|Authors: ||G. Thébaud, C. Castelain, G. Labonne, J. Chadoeuf|
|Keywords: ||incidence curve, disease map, simulation, permutation, ESFY, apricot chlorotic leaf roll, statistics|
European stone fruit yellows (ESFY) is caused by a phytoplasma and transmitted by Cacopsylla pruni. As it is becoming a major threat in Europe for Prunus orchards, we need more knowledge on many fundamental epidemiological processes of this disease.
Up to now, the spread of ESFY in an orchard has not been analysed on a statistical basis, and the underlying mechanisms are poorly documented: How is the pathogen introduced into an orchard? How long are the incubation, latent and infectious periods for the infected trees?
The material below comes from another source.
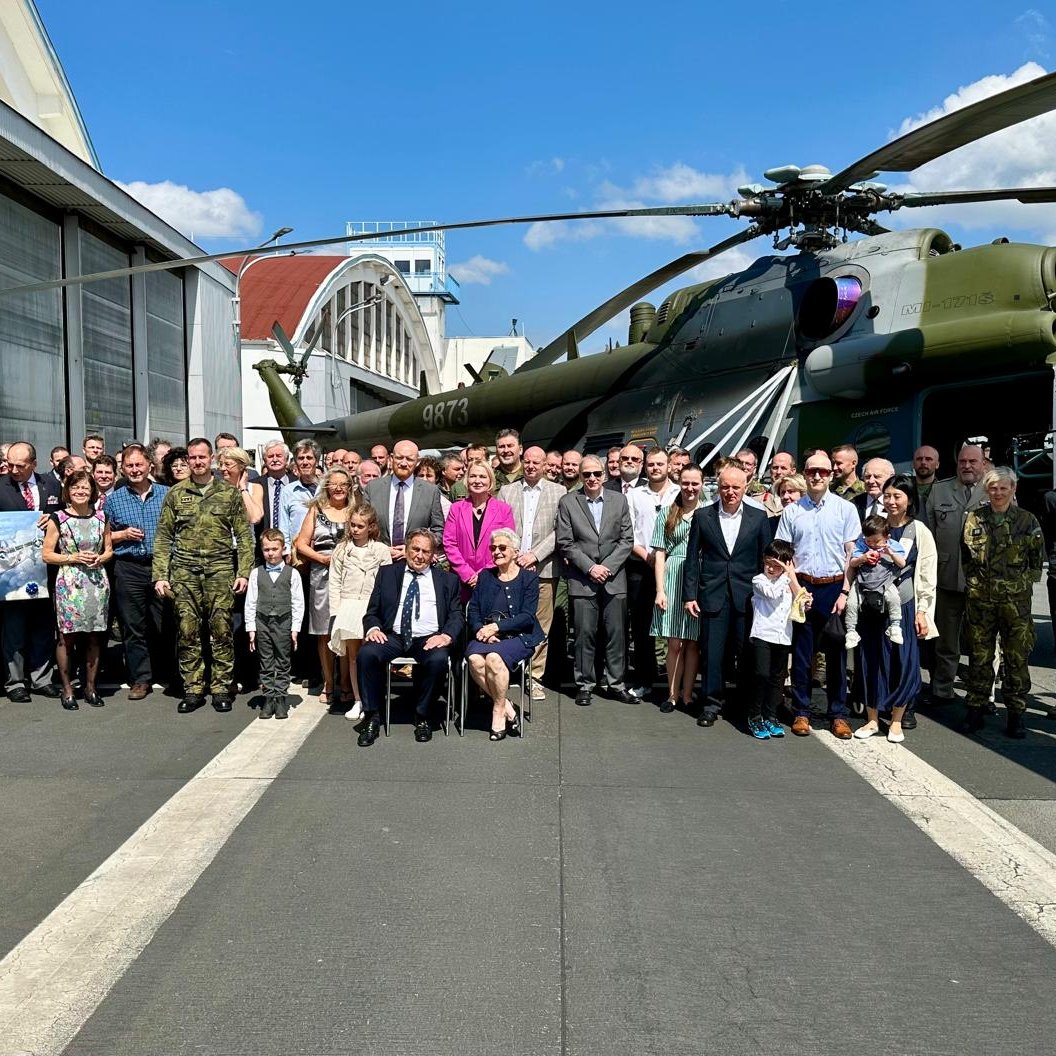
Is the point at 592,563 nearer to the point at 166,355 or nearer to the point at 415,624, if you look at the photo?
the point at 415,624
What is the current range of the dissemination? Can we estimate transmission parameters from the observed patterns? To begin addressing these questions, we adopted a hypothesis testing approach to the spatio-temporal correlations between the symptomatic trees.
The case study presented here is based on a long-term (17 years) survey and mapping of symptomatic trees in a group of 4 adjacent apricot orchards.
After a description of the temporal dynamics of the disease and of its spatio-temporal pattern, we tested hypotheses on the proximity between symptomatic trees.
Our results show the unevenness of disease introduction and/or symptom expression within this group of orchards.
We also demonstrate that the infected trees are too close from one to another to be the result of independent infections.
The epidemiological significance of the results is discussed.